**Passage to read**
Charm Person: Neutralize a single target (by making them friendly) on a failed save (unreliably, more and more so as the game progresses and saves get better).

Light: Hamper/neutralize a single target (blinding it) on a failed save (unreliably).

Magic Missile: Harm a single target reliably (no save, can't miss).

Protection from Evil: Prevent harm unreliably (makes evil creatures' attacks and spells less likely to hit you, but does nothing to weaken their effects when they do) and situationally (depends on the alignment of your enemies).

Shield: Prevent harm unreliably (better AC means better chance of no damage, but no reduction in damage when someone does hit you).

Sleep: Neutralize multiple targets, reliably (no save), until higher levels at which point it becomes entirely ineffective.

Sleep is vastly overpowered compared to other 1st-level spells. This isn't necessarily a problem. You might want some variation in the power of spells at a given level; I think that makes things more interesting. In Magic: the Gathering, this principle is called the Jedi Curve: when designing a card that costs a given amount to play, the design team maps the "standard" power of a card at that cost as the Jedi Curve, and tries to fill each set with cards that sit above, below, and right on that curve. This is supposed to reward players for learning what cards are good for their cost and seeking out those cards to build their decks around. Similarly, if wizards in your game world know that some 1st-level spells are better than others, they'll be motivated to quest in search of those spells and compete with other wizards to secure copies.

However, I think something like the traditional Sleep is probably too overpowered. Its existence basically destroys the possibility of wizard duels even being a thing; every one will just become a contest to see who can cast Sleep first and win instantly, until you get to duels between wizards with more than 4+1 HD who are just immune to it, which also isn't interesting because it means they can just ignore it completely from then on without having to exercise any kind of competence.

**Dataset excerpts**
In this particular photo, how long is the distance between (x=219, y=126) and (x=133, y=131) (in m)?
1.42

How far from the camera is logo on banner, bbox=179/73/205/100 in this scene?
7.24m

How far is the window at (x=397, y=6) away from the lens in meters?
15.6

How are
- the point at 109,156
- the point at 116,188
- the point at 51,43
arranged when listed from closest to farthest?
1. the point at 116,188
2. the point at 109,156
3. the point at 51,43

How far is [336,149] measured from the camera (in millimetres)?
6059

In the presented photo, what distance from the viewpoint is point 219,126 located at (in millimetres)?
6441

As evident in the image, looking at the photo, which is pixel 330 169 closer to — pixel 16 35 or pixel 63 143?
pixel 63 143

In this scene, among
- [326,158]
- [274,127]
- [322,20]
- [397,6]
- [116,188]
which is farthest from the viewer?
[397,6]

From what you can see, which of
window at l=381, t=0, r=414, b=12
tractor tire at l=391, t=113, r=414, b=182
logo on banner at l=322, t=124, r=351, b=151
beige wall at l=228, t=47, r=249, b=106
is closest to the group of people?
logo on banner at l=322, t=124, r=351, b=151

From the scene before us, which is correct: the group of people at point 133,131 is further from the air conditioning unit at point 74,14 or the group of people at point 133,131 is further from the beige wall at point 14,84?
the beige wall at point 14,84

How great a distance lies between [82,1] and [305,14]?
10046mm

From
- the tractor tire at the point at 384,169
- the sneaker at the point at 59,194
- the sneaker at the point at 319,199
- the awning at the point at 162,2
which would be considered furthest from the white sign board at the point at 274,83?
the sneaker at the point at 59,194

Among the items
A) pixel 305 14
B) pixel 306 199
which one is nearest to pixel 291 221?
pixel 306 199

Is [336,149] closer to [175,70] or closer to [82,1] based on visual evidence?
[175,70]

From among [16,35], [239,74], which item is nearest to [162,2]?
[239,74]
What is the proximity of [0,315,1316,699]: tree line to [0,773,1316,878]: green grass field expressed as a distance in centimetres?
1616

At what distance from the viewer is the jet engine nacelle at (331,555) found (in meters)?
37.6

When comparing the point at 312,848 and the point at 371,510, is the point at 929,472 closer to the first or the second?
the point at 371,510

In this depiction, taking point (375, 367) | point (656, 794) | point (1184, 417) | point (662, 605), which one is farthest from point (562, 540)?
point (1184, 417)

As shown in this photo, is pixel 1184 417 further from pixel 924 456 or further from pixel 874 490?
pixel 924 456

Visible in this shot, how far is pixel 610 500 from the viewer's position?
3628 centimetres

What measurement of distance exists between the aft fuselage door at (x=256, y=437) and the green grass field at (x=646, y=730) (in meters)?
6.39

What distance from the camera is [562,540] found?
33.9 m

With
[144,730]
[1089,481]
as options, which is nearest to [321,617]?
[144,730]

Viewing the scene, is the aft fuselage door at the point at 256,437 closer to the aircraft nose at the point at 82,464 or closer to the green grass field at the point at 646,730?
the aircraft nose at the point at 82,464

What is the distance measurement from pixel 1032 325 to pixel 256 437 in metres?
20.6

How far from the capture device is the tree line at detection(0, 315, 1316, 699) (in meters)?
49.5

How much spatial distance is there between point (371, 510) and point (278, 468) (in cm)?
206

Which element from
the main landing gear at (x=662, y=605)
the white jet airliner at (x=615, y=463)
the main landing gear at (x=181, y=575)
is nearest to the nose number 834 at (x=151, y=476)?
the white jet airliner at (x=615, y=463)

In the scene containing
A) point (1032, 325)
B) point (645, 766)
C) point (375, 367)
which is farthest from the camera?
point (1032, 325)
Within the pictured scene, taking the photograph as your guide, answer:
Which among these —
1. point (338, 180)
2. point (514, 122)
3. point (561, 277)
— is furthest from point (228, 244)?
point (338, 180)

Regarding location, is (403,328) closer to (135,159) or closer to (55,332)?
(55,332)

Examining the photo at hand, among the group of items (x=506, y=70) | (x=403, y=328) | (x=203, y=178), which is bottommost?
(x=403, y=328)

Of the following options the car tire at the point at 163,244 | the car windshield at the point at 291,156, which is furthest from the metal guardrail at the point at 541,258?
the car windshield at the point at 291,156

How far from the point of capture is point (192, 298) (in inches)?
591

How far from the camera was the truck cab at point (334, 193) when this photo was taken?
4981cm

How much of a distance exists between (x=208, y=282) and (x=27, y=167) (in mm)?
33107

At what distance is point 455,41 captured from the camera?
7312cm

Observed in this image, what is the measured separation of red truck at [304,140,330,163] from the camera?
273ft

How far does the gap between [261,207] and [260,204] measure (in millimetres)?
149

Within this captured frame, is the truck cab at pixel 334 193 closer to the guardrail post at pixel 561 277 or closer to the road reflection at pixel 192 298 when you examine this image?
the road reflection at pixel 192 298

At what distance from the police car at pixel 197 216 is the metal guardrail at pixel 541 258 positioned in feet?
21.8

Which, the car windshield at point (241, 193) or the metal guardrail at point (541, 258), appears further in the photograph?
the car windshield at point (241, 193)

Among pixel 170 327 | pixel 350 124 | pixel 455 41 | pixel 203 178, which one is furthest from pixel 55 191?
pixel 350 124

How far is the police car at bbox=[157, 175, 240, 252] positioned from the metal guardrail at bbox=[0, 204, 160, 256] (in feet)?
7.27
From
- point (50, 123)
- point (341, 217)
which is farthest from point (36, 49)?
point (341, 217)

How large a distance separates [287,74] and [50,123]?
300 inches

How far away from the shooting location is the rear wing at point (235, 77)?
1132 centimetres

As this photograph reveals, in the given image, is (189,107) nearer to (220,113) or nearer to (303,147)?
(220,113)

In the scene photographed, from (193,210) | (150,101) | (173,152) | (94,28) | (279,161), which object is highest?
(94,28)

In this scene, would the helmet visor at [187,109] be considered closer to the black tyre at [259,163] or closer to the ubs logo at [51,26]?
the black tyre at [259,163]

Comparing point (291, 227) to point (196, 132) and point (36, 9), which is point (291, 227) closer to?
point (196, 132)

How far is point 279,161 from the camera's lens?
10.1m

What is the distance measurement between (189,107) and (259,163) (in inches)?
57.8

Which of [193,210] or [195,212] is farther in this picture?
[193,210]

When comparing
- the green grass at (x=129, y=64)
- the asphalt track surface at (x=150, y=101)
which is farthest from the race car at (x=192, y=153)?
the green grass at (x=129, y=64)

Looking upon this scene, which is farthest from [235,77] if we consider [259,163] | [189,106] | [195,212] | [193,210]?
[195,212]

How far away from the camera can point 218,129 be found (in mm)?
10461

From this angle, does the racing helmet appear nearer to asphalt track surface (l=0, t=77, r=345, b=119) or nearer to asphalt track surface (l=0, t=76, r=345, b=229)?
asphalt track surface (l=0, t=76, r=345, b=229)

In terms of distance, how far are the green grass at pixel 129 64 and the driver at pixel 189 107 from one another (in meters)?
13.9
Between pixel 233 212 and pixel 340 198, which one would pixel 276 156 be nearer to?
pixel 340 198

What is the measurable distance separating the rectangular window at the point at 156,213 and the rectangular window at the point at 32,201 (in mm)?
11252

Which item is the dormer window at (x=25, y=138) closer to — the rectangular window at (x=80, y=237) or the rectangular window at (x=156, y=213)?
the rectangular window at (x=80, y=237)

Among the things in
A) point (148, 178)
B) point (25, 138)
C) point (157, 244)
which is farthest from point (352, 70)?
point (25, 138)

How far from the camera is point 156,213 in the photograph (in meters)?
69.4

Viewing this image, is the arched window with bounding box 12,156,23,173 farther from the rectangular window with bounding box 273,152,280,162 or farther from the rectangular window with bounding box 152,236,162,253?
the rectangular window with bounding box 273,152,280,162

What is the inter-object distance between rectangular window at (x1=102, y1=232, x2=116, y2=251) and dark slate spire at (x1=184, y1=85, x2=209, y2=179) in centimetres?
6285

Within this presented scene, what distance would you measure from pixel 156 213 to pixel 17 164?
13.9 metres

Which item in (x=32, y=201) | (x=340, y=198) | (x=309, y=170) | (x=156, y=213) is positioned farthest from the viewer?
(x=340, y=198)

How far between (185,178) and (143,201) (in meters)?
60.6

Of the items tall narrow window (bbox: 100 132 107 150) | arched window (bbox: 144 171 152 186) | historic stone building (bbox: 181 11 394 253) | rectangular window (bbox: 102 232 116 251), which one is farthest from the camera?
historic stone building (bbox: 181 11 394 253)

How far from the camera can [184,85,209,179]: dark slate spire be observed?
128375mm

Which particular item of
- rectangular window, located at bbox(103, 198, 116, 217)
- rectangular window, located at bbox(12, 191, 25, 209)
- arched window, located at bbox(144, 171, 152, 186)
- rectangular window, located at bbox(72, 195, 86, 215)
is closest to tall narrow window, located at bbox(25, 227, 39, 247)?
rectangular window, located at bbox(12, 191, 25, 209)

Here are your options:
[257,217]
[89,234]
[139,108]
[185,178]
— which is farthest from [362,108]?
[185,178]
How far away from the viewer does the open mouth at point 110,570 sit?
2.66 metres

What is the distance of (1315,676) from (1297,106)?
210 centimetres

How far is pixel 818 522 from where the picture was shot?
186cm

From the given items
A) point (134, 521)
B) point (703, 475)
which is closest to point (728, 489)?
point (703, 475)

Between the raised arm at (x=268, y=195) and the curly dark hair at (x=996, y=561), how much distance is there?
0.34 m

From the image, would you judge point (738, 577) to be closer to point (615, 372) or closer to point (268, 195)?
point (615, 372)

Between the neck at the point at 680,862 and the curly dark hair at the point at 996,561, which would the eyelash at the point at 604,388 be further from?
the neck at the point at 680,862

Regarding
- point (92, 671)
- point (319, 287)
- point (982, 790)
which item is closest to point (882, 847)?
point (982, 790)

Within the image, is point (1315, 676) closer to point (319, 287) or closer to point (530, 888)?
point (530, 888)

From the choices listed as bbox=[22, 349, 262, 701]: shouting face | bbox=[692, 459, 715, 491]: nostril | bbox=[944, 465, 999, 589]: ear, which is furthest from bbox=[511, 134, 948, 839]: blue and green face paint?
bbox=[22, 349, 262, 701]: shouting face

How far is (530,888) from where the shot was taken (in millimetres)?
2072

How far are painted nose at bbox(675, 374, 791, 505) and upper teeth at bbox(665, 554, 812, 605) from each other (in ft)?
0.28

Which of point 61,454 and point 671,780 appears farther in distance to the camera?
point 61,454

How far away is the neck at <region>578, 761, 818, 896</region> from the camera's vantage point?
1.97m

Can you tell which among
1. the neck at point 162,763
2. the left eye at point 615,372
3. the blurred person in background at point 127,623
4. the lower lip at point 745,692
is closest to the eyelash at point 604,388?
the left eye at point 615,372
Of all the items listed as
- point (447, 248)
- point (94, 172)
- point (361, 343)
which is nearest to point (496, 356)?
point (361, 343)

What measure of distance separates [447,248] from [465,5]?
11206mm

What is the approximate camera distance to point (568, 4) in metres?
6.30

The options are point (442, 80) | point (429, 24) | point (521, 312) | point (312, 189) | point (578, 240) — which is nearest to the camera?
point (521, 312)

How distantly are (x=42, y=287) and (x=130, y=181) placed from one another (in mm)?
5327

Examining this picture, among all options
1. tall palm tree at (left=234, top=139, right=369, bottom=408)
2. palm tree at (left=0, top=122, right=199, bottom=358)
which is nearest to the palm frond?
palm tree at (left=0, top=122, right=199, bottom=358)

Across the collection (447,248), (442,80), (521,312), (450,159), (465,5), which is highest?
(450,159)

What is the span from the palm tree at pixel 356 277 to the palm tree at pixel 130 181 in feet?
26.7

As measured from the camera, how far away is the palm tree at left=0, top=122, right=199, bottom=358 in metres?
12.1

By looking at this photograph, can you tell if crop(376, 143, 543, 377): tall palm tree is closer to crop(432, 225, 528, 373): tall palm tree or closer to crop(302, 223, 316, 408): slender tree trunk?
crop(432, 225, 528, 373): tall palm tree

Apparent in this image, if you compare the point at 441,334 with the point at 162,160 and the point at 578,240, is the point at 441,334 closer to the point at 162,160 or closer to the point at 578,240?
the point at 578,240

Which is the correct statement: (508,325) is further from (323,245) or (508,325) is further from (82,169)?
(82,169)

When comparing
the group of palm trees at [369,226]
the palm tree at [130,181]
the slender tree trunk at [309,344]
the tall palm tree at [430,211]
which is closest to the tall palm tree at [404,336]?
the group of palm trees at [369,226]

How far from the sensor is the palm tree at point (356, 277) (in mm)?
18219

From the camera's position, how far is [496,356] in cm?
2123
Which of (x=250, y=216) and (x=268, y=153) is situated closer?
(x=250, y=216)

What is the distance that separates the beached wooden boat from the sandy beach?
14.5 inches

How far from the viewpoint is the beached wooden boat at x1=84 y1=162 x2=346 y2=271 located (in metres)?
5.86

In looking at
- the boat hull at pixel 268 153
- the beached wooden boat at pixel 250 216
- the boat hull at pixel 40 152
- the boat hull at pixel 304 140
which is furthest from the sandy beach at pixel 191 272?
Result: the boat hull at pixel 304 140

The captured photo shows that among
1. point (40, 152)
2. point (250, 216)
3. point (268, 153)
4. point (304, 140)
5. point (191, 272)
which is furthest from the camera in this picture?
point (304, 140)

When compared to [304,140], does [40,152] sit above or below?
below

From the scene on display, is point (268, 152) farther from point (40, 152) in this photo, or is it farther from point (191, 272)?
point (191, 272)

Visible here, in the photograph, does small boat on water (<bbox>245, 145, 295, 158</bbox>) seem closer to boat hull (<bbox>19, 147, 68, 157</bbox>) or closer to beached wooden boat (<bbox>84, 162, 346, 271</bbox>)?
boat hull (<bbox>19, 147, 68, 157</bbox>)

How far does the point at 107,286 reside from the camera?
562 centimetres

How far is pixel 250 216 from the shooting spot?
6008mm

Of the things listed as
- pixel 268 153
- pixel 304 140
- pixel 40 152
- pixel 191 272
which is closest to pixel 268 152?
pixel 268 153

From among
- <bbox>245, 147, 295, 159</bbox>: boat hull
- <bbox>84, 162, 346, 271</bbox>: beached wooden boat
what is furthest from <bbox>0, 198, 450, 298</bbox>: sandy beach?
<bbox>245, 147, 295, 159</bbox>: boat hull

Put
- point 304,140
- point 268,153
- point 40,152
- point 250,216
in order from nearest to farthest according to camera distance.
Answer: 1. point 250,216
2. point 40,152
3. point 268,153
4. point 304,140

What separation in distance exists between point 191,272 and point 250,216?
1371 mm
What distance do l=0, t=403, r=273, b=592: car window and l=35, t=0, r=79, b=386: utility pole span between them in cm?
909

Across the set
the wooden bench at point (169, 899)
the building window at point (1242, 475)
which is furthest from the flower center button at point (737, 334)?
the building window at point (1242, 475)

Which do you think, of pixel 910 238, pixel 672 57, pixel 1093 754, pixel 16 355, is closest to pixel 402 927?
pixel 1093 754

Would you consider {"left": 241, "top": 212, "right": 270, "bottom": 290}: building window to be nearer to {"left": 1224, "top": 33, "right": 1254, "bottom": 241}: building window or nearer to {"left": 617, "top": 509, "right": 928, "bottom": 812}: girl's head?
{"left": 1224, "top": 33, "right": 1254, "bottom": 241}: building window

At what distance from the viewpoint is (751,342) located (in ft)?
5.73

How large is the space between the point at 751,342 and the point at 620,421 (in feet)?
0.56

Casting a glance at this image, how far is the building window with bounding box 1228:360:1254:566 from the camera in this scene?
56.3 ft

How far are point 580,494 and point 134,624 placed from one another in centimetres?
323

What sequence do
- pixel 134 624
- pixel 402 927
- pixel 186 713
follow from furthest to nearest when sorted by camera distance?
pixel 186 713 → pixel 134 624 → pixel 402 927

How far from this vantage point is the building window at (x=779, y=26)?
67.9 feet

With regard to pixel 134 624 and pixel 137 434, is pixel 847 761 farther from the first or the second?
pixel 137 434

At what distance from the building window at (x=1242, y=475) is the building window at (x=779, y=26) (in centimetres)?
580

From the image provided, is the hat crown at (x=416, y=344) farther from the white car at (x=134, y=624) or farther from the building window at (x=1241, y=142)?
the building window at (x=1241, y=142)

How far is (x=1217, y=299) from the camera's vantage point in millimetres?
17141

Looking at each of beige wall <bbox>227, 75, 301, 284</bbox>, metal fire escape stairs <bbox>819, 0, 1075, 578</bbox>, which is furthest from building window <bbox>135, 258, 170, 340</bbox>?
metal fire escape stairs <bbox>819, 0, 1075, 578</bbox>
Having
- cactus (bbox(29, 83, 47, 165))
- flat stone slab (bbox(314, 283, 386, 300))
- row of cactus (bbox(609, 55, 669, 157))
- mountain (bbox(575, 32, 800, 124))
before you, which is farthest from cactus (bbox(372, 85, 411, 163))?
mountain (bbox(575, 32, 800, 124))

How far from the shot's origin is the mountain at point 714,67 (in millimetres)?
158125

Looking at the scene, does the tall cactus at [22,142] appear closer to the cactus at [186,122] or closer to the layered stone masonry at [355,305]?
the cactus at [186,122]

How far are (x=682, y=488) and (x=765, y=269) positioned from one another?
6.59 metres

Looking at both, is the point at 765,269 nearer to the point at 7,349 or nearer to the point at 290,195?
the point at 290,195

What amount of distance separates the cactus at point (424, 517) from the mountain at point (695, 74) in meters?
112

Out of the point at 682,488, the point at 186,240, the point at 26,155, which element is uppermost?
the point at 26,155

**Exercises to complete**
- 1) In the passage on first-level spells, what name does Magic: the Gathering give to the principle of varying power among cards of the same cost?
- 2) Name every spell that the passage on first-level spells describes with its own summary line.
- 3) Reproduce the portion of the passage on first-level spells starting with "Sleep is vastly" and going on through "to secure copies.".

**Answers by task**
- 1) The Jedi Curve.

- 2) Charm Person, Light, Magic Missile, Protection from Evil, Shield, Sleep

- 3)
Sleep is vastly overpowered compared to other 1st-level spells. This isn't necessarily a problem. You might want some variation in the power of spells at a given level; I think that makes things more interesting. In Magic: the Gathering, this principle is called the Jedi Curve: when designing a card that costs a given amount to play, the design team maps the "standard" power of a card at that cost as the Jedi Curve, and tries to fill each set with cards that sit above, below, and right on that curve. This is supposed to reward players for learning what cards are good for their cost and seeking out those cards to build their decks around. Similarly, if wizards in your game world know that some 1st-level spells are better than others, they'll be motivated to quest in search of those spells and compete with other wizards to secure copies.